[SOURCE MATERIAL Boundary: Start]

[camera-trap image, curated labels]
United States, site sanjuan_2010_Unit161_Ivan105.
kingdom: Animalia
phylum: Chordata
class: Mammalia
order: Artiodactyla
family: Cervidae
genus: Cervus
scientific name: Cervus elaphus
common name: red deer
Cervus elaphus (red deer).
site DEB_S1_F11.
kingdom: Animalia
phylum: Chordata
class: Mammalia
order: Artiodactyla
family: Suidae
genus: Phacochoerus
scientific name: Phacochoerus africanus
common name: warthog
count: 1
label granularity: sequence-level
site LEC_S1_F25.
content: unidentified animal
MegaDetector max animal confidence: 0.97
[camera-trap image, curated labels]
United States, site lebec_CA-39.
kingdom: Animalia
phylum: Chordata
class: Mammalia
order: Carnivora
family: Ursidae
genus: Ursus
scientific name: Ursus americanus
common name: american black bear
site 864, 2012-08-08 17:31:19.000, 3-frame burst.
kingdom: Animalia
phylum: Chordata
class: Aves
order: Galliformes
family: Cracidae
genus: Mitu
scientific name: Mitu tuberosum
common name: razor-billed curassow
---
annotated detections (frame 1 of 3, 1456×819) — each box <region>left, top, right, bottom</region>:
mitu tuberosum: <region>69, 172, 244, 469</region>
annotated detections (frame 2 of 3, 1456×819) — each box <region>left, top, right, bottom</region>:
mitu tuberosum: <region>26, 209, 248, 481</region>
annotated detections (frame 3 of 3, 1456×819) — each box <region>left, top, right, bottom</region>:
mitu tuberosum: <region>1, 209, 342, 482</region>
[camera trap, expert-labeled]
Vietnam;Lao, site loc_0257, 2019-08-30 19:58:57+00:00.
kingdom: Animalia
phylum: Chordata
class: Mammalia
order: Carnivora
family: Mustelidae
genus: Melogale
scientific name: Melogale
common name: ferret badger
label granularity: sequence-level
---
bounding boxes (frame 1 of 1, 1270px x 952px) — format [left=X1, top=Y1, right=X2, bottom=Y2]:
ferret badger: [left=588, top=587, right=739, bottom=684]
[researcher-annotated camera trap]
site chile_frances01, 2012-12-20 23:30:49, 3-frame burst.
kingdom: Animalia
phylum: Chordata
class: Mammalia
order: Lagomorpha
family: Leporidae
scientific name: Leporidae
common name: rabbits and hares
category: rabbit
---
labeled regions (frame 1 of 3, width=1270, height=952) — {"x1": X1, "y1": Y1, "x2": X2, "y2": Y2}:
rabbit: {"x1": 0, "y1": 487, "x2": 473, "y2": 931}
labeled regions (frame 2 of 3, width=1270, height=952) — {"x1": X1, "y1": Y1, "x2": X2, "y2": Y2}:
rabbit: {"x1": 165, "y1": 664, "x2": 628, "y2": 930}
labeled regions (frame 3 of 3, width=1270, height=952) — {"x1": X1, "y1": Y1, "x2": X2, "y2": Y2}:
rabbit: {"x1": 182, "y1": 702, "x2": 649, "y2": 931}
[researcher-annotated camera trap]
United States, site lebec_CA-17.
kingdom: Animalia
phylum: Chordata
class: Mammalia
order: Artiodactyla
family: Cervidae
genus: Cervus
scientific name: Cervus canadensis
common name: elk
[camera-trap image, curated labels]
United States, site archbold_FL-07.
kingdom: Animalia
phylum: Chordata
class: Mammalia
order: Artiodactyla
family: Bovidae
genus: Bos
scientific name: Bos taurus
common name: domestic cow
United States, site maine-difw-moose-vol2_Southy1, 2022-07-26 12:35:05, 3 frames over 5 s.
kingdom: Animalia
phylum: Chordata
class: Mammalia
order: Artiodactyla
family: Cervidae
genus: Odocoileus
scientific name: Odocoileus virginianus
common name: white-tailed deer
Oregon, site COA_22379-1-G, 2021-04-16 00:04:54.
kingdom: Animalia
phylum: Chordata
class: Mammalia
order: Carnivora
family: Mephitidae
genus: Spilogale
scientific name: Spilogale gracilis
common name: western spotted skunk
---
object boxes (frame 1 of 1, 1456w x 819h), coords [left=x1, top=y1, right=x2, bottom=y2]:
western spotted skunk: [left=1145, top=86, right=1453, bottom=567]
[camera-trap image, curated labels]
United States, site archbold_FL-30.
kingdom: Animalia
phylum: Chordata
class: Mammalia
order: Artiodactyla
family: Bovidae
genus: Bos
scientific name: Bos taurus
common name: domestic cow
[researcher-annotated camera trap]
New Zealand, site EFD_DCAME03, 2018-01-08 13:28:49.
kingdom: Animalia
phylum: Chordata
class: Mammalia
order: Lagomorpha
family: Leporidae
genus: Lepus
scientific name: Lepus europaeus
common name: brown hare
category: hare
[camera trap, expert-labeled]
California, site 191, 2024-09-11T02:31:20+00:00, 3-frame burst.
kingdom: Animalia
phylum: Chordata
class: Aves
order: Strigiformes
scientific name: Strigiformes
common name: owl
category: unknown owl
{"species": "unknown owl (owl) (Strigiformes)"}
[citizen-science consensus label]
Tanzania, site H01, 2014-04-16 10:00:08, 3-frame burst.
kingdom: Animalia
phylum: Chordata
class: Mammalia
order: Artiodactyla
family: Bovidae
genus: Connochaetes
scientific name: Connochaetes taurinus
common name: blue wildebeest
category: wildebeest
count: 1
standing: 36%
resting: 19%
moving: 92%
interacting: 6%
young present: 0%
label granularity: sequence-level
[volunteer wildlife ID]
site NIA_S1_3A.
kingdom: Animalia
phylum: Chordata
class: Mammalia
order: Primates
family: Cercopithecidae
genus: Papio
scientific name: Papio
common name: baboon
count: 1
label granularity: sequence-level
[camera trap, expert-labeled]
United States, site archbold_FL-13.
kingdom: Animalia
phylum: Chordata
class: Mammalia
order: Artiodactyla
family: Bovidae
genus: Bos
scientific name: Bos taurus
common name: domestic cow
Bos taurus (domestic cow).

[SOURCE MATERIAL Boundary: End]

YOUR TASK.
Print the data above exactly as it reads.

ANSWER BOX.
[camera-trap image, curated labels]
United States, site sanjuan_2010_Unit161_Ivan105.
kingdom: Animalia
phylum: Chordata
class: Mammalia
order: Artiodactyla
family: Cervidae
genus: Cervus
scientific name: Cervus elaphus
common name: red deer
Cervus elaphus (red deer).
site DEB_S1_F11.
kingdom: Animalia
phylum: Chordata
class: Mammalia
order: Artiodactyla
family: Suidae
genus: Phacochoerus
scientific name: Phacochoerus africanus
common name: warthog
count: 1
label granularity: sequence-level
site LEC_S1_F25.
content: unidentified animal
MegaDetector max animal confidence: 0.97
[camera-trap image, curated labels]
United States, site lebec_CA-39.
kingdom: Animalia
phylum: Chordata
class: Mammalia
order: Carnivora
family: Ursidae
genus: Ursus
scientific name: Ursus americanus
common name: american black bear
site 864, 2012-08-08 17:31:19.000, 3-frame burst.
kingdom: Animalia
phylum: Chordata
class: Aves
order: Galliformes
family: Cracidae
genus: Mitu
scientific name: Mitu tuberosum
common name: razor-billed curassow
---
annotated detections (frame 1 of 3, 1456×819) — each box <region>left, top, right, bottom</region>:
mitu tuberosum: <region>69, 172, 244, 469</region>
annotated detections (frame 2 of 3, 1456×819) — each box <region>left, top, right, bottom</region>:
mitu tuberosum: <region>26, 209, 248, 481</region>
annotated detections (frame 3 of 3, 1456×819) — each box <region>left, top, right, bottom</region>:
mitu tuberosum: <region>1, 209, 342, 482</region>
[camera trap, expert-labeled]
Vietnam;Lao, site loc_0257, 2019-08-30 19:58:57+00:00.
kingdom: Animalia
phylum: Chordata
class: Mammalia
order: Carnivora
family: Mustelidae
genus: Melogale
scientific name: Melogale
common name: ferret badger
label granularity: sequence-level
---
bounding boxes (frame 1 of 1, 1270px x 952px) — format [left=X1, top=Y1, right=X2, bottom=Y2]:
ferret badger: [left=588, top=587, right=739, bottom=684]
[researcher-annotated camera trap]
site chile_frances01, 2012-12-20 23:30:49, 3-frame burst.
kingdom: Animalia
phylum: Chordata
class: Mammalia
order: Lagomorpha
family: Leporidae
scientific name: Leporidae
common name: rabbits and hares
category: rabbit
---
labeled regions (frame 1 of 3, width=1270, height=952) — {"x1": X1, "y1": Y1, "x2": X2, "y2": Y2}:
rabbit: {"x1": 0, "y1": 487, "x2": 473, "y2": 931}
labeled regions (frame 2 of 3, width=1270, height=952) — {"x1": X1, "y1": Y1, "x2": X2, "y2": Y2}:
rabbit: {"x1": 165, "y1": 664, "x2": 628, "y2": 930}
labeled regions (frame 3 of 3, width=1270, height=952) — {"x1": X1, "y1": Y1, "x2": X2, "y2": Y2}:
rabbit: {"x1": 182, "y1": 702, "x2": 649, "y2": 931}
[researcher-annotated camera trap]
United States, site lebec_CA-17.
kingdom: Animalia
phylum: Chordata
class: Mammalia
order: Artiodactyla
family: Cervidae
genus: Cervus
scientific name: Cervus canadensis
common name: elk
[camera-trap image, curated labels]
United States, site archbold_FL-07.
kingdom: Animalia
phylum: Chordata
class: Mammalia
order: Artiodactyla
family: Bovidae
genus: Bos
scientific name: Bos taurus
common name: domestic cow
United States, site maine-difw-moose-vol2_Southy1, 2022-07-26 12:35:05, 3 frames over 5 s.
kingdom: Animalia
phylum: Chordata
class: Mammalia
order: Artiodactyla
family: Cervidae
genus: Odocoileus
scientific name: Odocoileus virginianus
common name: white-tailed deer
Oregon, site COA_22379-1-G, 2021-04-16 00:04:54.
kingdom: Animalia
phylum: Chordata
class: Mammalia
order: Carnivora
family: Mephitidae
genus: Spilogale
scientific name: Spilogale gracilis
common name: western spotted skunk
---
object boxes (frame 1 of 1, 1456w x 819h), coords [left=x1, top=y1, right=x2, bottom=y2]:
western spotted skunk: [left=1145, top=86, right=1453, bottom=567]
[camera-trap image, curated labels]
United States, site archbold_FL-30.
kingdom: Animalia
phylum: Chordata
class: Mammalia
order: Artiodactyla
family: Bovidae
genus: Bos
scientific name: Bos taurus
common name: domestic cow
[researcher-annotated camera trap]
New Zealand, site EFD_DCAME03, 2018-01-08 13:28:49.
kingdom: Animalia
phylum: Chordata
class: Mammalia
order: Lagomorpha
family: Leporidae
genus: Lepus
scientific name: Lepus europaeus
common name: brown hare
category: hare
[camera trap, expert-labeled]
California, site 191, 2024-09-11T02:31:20+00:00, 3-frame burst.
kingdom: Animalia
phylum: Chordata
class: Aves
order: Strigiformes
scientific name: Strigiformes
common name: owl
category: unknown owl
{"species": "unknown owl (owl) (Strigiformes)"}
[citizen-science consensus label]
Tanzania, site H01, 2014-04-16 10:00:08, 3-frame burst.
kingdom: Animalia
phylum: Chordata
class: Mammalia
order: Artiodactyla
family: Bovidae
genus: Connochaetes
scientific name: Connochaetes taurinus
common name: blue wildebeest
category: wildebeest
count: 1
standing: 36%
resting: 19%
moving: 92%
interacting: 6%
young present: 0%
label granularity: sequence-level
[volunteer wildlife ID]
site NIA_S1_3A.
kingdom: Animalia
phylum: Chordata
class: Mammalia
order: Primates
family: Cercopithecidae
genus: Papio
scientific name: Papio
common name: baboon
count: 1
label granularity: sequence-level
[camera trap, expert-labeled]
United States, site archbold_FL-13.
kingdom: Animalia
phylum: Chordata
class: Mammalia
order: Artiodactyla
family: Bovidae
genus: Bos
scientific name: Bos taurus
common name: domestic cow
Bos taurus (domestic cow).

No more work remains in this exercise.